# china placement



## lindseywyman (Feb 19, 2010)

if anyone can help me, a university student from UK, to find work in China, in the business field, or has any contacts i could use it would be greatly appreciated. i need to find paid work for the academice year 2010/2011. any info is helpful.  thanks


----------



## Ruby. Lim (Mar 17, 2010)

*China Placement*

You shall meet the following conditions if you would like to take up a post in China, and your employer shall sponsor your China work visa's application:

[*]24 yeas of age or older;
[*]Be in good health;
[*]Professional skills with more than two years job experience, as required by the intended employment;
[*]No criminal record;
[*]A clearly-defined employer.


----------



## TAR: China Rush (Mar 15, 2010)

lindseywyman said:


> if anyone can help me, a university student from UK, to find work in China, in the business field, or has any contacts i could use it would be greatly appreciated. i need to find paid work for the academice year 2010/2011. any info is helpful.  thanks


Hi, Shanghai is a great place to find work.
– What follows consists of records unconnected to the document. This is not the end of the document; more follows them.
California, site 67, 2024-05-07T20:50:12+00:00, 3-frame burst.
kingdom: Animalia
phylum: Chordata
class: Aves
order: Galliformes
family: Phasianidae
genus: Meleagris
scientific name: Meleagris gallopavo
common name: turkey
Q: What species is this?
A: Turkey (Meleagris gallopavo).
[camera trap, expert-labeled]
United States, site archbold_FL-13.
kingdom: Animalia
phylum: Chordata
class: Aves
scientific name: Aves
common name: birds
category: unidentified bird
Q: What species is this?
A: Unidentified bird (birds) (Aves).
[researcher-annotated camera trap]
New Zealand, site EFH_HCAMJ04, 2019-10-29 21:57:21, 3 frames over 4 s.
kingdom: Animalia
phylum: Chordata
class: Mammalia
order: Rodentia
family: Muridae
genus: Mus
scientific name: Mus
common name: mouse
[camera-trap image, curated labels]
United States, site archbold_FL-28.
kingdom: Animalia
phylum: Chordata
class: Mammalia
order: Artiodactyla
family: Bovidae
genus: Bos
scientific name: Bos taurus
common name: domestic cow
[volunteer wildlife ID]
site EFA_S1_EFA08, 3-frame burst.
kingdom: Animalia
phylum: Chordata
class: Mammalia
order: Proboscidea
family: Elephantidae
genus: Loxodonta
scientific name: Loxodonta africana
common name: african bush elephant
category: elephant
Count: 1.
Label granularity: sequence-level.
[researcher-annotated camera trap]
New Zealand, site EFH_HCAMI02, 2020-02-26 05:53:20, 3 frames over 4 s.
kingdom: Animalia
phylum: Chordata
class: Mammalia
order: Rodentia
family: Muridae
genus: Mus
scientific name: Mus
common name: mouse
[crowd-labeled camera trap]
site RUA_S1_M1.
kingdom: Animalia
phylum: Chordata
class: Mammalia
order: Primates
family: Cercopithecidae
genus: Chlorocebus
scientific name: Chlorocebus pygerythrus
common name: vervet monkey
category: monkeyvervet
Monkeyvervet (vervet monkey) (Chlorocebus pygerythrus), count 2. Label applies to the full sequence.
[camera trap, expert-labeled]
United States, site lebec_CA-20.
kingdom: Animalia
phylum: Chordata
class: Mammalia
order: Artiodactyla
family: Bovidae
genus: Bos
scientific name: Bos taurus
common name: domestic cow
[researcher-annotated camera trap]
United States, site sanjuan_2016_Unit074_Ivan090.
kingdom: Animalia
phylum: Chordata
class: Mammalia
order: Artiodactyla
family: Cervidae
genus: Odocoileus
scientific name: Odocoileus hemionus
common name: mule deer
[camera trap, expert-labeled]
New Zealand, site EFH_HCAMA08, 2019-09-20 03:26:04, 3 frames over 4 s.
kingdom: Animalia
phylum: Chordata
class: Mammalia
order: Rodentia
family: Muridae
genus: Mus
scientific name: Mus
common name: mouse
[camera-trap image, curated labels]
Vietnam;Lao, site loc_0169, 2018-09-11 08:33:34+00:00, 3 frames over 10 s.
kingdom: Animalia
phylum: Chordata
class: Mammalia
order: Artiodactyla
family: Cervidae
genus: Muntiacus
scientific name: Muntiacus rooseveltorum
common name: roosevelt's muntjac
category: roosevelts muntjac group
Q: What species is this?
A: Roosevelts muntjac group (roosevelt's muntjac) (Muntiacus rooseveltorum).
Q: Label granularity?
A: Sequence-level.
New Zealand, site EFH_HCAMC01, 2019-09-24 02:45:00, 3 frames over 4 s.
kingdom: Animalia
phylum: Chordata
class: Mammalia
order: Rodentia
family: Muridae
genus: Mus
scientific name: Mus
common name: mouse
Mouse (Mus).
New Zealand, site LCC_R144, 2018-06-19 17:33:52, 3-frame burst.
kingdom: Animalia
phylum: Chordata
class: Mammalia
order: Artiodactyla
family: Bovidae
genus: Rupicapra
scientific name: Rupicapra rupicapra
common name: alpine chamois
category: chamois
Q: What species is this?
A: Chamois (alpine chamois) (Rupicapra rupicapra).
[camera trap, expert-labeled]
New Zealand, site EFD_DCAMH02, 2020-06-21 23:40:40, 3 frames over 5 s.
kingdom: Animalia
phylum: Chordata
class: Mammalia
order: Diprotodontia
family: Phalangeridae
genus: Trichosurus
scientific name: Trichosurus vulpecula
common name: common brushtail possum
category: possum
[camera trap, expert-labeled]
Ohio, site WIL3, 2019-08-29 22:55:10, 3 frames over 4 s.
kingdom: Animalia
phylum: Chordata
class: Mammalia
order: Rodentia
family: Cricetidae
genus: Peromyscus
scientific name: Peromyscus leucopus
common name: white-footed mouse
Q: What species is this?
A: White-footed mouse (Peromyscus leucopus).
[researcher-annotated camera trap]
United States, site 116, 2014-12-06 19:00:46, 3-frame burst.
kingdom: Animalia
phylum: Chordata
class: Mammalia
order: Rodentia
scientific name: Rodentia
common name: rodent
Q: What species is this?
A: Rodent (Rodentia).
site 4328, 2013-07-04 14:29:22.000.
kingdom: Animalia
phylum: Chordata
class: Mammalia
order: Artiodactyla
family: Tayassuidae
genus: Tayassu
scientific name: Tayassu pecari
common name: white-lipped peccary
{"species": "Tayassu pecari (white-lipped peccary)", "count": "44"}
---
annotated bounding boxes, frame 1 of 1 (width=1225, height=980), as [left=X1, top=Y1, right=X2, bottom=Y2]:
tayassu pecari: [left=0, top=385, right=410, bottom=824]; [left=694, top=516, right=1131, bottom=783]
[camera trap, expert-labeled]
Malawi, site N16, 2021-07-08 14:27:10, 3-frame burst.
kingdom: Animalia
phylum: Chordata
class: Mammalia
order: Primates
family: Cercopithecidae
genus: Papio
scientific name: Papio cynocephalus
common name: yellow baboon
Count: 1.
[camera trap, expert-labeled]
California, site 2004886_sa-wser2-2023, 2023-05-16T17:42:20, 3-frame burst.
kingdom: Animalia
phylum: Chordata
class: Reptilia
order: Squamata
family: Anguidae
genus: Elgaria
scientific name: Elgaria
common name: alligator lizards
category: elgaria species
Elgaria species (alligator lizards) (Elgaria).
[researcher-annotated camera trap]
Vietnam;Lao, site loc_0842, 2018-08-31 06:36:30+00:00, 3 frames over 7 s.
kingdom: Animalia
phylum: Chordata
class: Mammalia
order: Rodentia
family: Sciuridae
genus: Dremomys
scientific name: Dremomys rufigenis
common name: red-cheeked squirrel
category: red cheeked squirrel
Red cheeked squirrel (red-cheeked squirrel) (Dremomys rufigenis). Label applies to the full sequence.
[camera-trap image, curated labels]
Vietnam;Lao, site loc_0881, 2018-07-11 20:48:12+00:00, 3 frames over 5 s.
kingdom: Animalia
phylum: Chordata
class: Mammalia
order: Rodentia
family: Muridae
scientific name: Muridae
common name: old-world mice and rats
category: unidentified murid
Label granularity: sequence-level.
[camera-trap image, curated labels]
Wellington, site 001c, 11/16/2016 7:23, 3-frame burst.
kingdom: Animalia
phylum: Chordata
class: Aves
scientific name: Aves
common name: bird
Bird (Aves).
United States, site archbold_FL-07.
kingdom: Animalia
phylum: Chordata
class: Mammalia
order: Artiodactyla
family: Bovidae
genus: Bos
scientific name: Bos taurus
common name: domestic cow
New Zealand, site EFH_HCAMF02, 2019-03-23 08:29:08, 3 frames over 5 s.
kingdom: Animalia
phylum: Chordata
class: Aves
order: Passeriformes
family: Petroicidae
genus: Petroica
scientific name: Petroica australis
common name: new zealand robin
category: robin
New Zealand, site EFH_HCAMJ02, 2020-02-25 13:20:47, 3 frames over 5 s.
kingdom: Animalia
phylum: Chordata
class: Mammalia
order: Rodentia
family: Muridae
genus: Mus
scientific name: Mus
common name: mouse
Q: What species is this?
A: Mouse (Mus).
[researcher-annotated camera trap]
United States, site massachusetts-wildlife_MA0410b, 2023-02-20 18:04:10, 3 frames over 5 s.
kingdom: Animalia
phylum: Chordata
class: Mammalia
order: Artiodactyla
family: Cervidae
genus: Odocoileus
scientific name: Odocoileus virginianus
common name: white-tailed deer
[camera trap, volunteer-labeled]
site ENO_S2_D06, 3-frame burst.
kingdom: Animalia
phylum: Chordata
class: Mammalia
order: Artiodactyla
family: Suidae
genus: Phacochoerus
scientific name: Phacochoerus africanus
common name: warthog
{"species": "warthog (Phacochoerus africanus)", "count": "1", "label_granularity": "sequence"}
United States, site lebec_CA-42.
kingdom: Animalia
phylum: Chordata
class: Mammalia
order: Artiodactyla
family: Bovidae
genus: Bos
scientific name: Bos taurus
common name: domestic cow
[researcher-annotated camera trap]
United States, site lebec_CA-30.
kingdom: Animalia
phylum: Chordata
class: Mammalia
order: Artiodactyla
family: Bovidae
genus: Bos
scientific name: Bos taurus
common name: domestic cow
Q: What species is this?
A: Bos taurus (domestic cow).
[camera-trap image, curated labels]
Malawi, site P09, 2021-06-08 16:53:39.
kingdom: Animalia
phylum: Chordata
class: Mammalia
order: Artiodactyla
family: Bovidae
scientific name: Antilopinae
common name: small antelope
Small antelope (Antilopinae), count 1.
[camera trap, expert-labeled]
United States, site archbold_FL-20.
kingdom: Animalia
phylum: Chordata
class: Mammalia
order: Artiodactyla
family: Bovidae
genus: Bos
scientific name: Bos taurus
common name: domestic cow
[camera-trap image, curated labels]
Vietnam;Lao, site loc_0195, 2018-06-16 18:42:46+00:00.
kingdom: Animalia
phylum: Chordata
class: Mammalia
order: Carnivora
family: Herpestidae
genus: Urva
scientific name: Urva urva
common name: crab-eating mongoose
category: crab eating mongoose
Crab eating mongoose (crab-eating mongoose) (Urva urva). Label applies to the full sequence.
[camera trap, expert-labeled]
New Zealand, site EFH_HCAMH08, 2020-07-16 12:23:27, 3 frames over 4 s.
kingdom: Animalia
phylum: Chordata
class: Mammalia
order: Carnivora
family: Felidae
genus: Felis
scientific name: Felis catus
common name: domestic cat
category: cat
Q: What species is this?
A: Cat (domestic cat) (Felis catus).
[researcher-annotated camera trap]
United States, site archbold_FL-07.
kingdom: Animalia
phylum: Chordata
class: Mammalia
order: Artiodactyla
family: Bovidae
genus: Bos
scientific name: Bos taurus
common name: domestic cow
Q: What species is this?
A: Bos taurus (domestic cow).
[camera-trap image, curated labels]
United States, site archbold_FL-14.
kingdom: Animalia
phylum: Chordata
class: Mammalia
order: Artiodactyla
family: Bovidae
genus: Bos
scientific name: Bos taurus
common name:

You can check out the expat websites (


----------



## Rin (Feb 21, 2010)

Hi there,
You can find work in China fairly easily as long as you want to teach English! A British Degree holder, which from your post, seems like what you are? is all most schools want. There are many websites that advertise jobs for English teachers. Daves Cafe, ESL Teachers Board. And many more. Does this website have an employment area? Good luck!!


----------